Texto apresentado:
|---|

Nova investigação mostra que família de Anne Frank terá sido traída por judeu

O pai de Anne Frank, o único da família que sobreviveu, teria conhecimento de quem os entregou aos nazis.

Uma nova investigação mostra que Anne Frank e a família podem ter sido traídos por um judeu. Setenta e sete anos depois, uma iniciativa que tratou o que aconteceu como um crime por resolver revela que, para salvar a própria família, um membro do conselho judeu terá denunciado os Franks.

A investigação começou em 2016 e foi liderada por um antigo agente do FBI, Vince Pankoke, habituado a desvendar crimes por resolver. Esteve à frente de uma equipa que
incluía historiadores, investigadores de crimes de guerra, psicólogos forenses e investigadores de arquivos e que utilizou a inteligência artificial para estabelecer ligações entre milhares de habitantes da cidade durante a II Guerra Mundial.

Destacou-se o nome de Arnold Van Den Bergh, um membro do conselho judeu de Amesterdão, organismo criado pelos nazis para implementar as ordens alemãs em
zonas judaicas.

|---|

Material fornecido:
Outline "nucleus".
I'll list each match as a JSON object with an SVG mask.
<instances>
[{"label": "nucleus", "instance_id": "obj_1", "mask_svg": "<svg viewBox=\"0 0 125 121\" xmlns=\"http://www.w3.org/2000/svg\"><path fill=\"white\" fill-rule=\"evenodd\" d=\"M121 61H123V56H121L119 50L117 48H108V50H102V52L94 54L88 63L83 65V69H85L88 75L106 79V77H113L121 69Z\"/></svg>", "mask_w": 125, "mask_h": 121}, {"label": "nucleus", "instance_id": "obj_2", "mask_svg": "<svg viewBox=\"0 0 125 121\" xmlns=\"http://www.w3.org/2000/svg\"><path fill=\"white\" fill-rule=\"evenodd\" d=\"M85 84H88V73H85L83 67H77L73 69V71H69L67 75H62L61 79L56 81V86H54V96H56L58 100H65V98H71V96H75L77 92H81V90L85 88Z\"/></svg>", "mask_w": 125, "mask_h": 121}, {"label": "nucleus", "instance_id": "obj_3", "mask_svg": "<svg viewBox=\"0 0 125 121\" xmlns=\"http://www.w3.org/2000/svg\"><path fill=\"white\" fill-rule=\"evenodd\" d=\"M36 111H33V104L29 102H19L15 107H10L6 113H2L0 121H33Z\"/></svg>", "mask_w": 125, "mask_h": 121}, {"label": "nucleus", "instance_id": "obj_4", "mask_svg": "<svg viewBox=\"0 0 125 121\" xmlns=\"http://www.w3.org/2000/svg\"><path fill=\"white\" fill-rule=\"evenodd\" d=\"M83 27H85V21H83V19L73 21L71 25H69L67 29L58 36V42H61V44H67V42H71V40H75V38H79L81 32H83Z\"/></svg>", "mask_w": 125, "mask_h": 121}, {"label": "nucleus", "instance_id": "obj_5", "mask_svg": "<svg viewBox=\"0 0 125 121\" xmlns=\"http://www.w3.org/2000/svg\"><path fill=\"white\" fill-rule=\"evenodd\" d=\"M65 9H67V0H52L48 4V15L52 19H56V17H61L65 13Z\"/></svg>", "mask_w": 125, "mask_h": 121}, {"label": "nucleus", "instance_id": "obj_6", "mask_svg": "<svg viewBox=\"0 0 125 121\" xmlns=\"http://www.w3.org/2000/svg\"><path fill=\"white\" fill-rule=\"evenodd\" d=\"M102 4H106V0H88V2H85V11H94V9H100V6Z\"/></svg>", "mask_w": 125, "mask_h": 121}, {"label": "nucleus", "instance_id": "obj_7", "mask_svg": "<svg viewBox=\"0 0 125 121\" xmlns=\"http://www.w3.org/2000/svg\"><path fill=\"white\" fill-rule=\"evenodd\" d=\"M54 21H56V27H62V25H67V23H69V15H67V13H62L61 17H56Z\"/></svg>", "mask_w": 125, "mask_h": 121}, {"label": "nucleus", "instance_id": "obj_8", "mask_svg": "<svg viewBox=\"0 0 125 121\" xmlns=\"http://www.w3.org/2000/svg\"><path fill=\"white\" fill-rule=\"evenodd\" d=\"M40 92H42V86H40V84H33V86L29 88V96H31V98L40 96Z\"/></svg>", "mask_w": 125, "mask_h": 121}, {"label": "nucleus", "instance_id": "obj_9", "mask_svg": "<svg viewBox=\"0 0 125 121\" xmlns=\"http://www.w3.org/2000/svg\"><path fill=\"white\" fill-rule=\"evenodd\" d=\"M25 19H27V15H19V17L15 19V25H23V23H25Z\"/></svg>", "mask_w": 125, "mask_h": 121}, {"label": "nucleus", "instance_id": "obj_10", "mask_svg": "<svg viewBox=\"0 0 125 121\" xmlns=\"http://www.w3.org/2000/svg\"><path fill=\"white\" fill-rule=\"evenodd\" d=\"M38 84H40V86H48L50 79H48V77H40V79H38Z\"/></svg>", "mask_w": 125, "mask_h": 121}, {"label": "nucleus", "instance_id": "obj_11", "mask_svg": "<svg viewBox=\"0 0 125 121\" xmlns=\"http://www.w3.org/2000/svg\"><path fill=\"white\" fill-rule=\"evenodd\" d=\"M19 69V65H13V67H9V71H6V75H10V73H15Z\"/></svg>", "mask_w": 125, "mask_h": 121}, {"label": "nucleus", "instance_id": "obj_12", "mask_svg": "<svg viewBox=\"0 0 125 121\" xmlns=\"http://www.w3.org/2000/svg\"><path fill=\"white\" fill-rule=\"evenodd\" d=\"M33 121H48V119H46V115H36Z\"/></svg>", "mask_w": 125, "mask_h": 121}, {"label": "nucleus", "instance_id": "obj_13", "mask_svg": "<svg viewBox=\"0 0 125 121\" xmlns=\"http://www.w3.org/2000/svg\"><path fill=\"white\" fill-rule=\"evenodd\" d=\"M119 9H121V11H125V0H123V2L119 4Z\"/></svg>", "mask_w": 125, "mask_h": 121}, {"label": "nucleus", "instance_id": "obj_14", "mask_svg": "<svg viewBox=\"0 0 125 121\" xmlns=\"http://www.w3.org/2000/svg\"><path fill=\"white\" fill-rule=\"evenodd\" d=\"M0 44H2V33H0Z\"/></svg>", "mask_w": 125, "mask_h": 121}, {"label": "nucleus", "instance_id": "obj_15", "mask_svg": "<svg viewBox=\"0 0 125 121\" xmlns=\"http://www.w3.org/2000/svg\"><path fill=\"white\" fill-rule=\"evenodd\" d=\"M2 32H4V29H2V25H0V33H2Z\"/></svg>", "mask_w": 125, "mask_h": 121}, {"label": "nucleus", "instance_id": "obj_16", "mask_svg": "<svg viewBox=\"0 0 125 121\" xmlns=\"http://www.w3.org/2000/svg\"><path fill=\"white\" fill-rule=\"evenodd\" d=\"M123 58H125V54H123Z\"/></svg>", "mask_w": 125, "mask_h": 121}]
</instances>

|---|

Tarefas a realizar:
(1) Reproduza fielmente tudo o que vai desde "O pai de Anne" até "II Guerra Mundial." na notícia sobre a família de Anne Frank.
(2) Segundo a notícia sobre a família de Anne Frank, quem liderou a investigação iniciada em 2016?
(3) Dê seguimento à notícia sobre a família de Anne Frank a partir do ponto em que termina.
O material fornecido é independente do texto apresentado.

Respostas:
(1)
O pai de Anne Frank, o único da família que sobreviveu, teria conhecimento de quem os entregou aos nazis.

Uma nova investigação mostra que Anne Frank e a família podem ter sido traídos por um judeu. Setenta e sete anos depois, uma iniciativa que tratou o que aconteceu como um crime por resolver revela que, para salvar a própria família, um membro do conselho judeu terá denunciado os Franks.

A investigação começou em 2016 e foi liderada por um antigo agente do FBI, Vince Pankoke, habituado a desvendar crimes por resolver. Esteve à frente de uma equipa que
incluía historiadores, investigadores de crimes de guerra, psicólogos forenses e investigadores de arquivos e que utilizou a inteligência artificial para estabelecer ligações entre milhares de habitantes da cidade durante a II Guerra Mundial.

(2) Vince Pankoke, um antigo agente do FBI.

(3)
Extinto em 1943, todos os elementos foram enviados para os campos de concentração, menos um: Van den Bergh, que continuou a viver normalmente na cidade com toda a
família. Terá evitado a morte entregando aos nazis uma lista de moradas onde estavam escondidos judeus, entre eles a família Frank.

Perante a descoberta, os investigadores ficaram com dúvidas sobre se deviam ou não divulgar o resultado devido ao perigo de exacerbarem sentimentos antissemitas.

Terá sido isso, pensam os investigadores, que levou Otto Frank - o pai de Anne - a não revelar publicamente que, depois da Guerra, recebeu uma denúncia anónima informando-o de que Arnold Van Den Bergh, que morreu em 1950, era o responsável pela detenção de toda a família.

A verdade é que, desde que tinha sido libertado, em 1945, Otto procurava o responsável e, de repente, deixou de falar no assunto. As teorias sobre como os nazis chegaram ao esconderijo que a família Frank ocupou durante dois anos, até serem descobertos a 4 de agosto de 1944, são abundantes, mas o nome de Van den Bergh não tinha, até aqui, reunido muita atenção.